Alessandro's jaw flexed. "Send the location. We'll go in quiet."
Back at the villa, Elena was training-her fists wrapped in gauze, pounding into a suspended sandbag. Sweat rolled down her temple, but her form was sharp, her focus razor-thin.
"You're stronger every day," Marco said, watching her with a nod of approval.
She paused, catching her breath. "I don't want to just be stronger. I want to be faster, sharper. I want her to know I see through her façade."
"She knows," he said. "That's why she's baiting you."
Elena's fists struck the bag again. "Then I'll take the bait... and the trap with it."
That night, Elena and Alessandro suited up for the mission. She wore black-no glamor, just efficiency. He wore tactical gear under a long coat, sleek and ready. They moved through the rainy streets in silence, guided by encrypted comms and Marco's surveillance feeds.
The meeting was in an abandoned opera house on the outskirts of the city-opulent decay, hollowed beauty, and perfect cover. Inside, shadows moved like whispers.
Elena slipped through a broken side door, crouching behind fallen velvet curtains. Alessandro took the balcony, eyes on the floor below.

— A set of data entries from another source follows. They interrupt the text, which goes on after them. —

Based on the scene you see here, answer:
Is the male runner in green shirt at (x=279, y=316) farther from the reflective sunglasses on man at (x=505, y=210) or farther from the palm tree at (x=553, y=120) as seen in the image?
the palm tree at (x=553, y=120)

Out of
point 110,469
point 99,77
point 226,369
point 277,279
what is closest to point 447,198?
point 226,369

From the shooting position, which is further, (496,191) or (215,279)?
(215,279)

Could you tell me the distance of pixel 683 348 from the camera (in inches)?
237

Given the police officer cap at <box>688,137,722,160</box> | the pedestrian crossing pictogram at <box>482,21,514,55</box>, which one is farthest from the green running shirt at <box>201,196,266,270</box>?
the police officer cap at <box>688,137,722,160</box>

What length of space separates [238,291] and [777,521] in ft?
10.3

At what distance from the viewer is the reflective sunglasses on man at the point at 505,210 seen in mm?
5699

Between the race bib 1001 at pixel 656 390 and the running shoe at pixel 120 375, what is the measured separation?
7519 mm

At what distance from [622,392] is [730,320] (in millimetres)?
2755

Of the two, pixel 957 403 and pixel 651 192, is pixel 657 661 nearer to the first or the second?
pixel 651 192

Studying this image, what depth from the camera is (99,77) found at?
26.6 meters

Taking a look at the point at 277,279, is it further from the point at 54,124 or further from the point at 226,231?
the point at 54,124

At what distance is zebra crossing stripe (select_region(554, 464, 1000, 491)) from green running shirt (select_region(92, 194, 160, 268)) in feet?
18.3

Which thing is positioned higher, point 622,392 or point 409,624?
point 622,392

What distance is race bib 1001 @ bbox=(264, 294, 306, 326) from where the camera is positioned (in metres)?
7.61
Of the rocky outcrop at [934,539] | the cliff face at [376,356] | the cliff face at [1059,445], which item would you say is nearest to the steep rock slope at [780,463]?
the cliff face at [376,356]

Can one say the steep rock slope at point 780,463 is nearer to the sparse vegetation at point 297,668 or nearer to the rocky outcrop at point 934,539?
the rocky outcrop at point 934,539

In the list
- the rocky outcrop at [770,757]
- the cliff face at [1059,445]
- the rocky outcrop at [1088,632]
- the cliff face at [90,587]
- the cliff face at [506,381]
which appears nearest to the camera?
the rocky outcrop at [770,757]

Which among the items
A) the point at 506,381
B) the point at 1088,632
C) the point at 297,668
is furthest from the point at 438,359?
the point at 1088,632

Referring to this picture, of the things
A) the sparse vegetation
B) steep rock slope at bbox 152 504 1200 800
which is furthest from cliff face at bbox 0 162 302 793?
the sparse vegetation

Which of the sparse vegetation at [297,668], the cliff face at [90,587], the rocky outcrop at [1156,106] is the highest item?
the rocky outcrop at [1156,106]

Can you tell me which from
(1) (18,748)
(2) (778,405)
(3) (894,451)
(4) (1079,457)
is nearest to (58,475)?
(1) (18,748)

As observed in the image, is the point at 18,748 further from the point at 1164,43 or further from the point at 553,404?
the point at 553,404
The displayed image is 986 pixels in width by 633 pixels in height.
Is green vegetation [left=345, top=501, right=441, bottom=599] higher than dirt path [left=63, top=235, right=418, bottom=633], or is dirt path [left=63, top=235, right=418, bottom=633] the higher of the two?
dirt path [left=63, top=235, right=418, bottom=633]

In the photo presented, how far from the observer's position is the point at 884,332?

Three men stood at the center, speaking in hushed tones. One of them-Rico Alvarez, a former Spanish trafficker-wore a silver pin that confirmed Matteo's intel. The others, unrecognizable, passed envelopes and flash drives.
Elena inched closer, the weight of her pistol steady at her thigh. One wrong move, and everything would explode.
Then a flicker-movement above. A fourth figure.
"Sniper on the north balcony," Alessandro's voice murmured through her earpiece. "She's covering them. Not police."
"Bianca's eyes?" Elena whispered.
"Could be."
She nodded. "I'm going in."
"Wait for the signal."
But Elena moved anyway. Like a shadow, she crossed the opera's ruined stage and ducked behind marble columns. She was close enough now to hear their conversation.
"She expects full delivery by the end of the week," Rico said.
"She'll get it. But not if we're being watched."
Elena's breath caught. A silent alarm had tripped. They knew someone was here.
"Pull out," Alessandro ordered.
"No," she said. "I'm taking the drive."
In a blur, she lunged from behind cover. The men turned too late. Her boot collided with Rico's knee, and he dropped. She grabbed the flash drive and dove as bullets shredded the air.
Alessandro leapt from the balcony, firing at the sniper, who scrambled back.
Smoke bombs detonated-Marco's doing. Vision vanished in gray.
"Exit west corridor!" he barked over comms.
Elena and Alessandro sprinted through the haze, emerging onto the wet street, hearts pounding.
Back at the villa, Elena dropped the flash drive onto the war room table. "She's moving funds and weapons through shell companies. Everything leads to Venice."
Alessandro stared at the map. "Then that's where we go next."
As the rain fell outside, Elena leaned against the window, watching droplets race each other down the glass.
"This isn't just a mission," she whispered. "It's a chess game."
"And we just captured her queen's pawn," Alessandro said. "Now let's make her bleed for every square."